Please make an exact copy of the listing, without the pictures.
=== Stored data ===
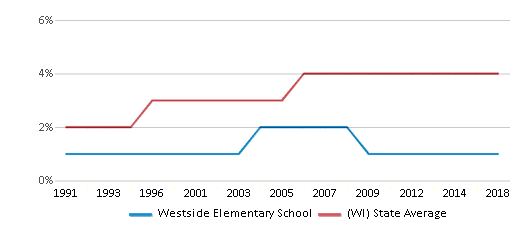This chart display the percentage of Asian students in Westside Elementary School and the percentage of Asian public school students in Wisconsin by year, with the latest 2017-18 school year data.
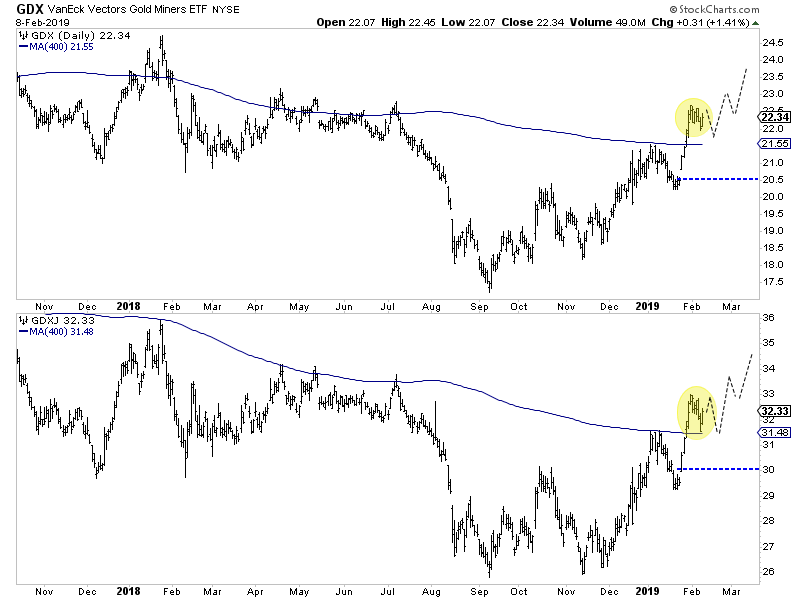 Gold Miners (top), Jr. Gold Miners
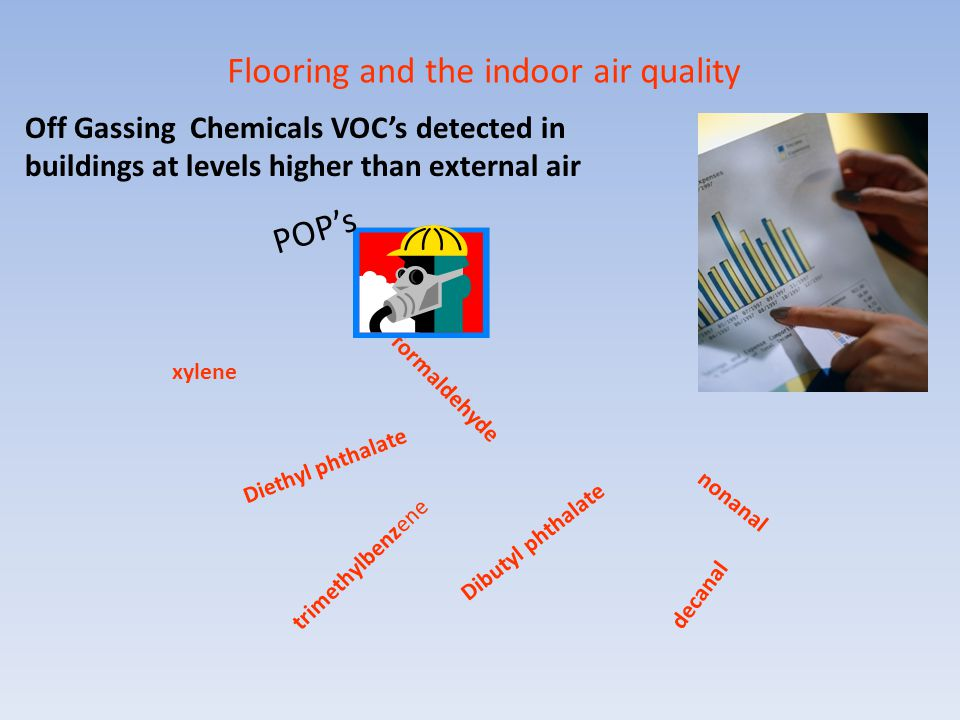Off Gassing Chemicals VOC's detected in buildings at levels higher than external air formaldehyde nonanal trimethylbenzene decanal Diethyl phthalate D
===
**The completed task:**
This chart display the percentage of Asian students in Westside Elementary School and the percentage of Asian public school students in Wisconsin by year, with the latest 2017-18 school year data.
 Gold Miners (top), Jr. Gold Miners
Off Gassing Chemicals VOC's detected in buildings at levels higher than external air formaldehyde nonanal trimethylbenzene decanal Diethyl phthalate D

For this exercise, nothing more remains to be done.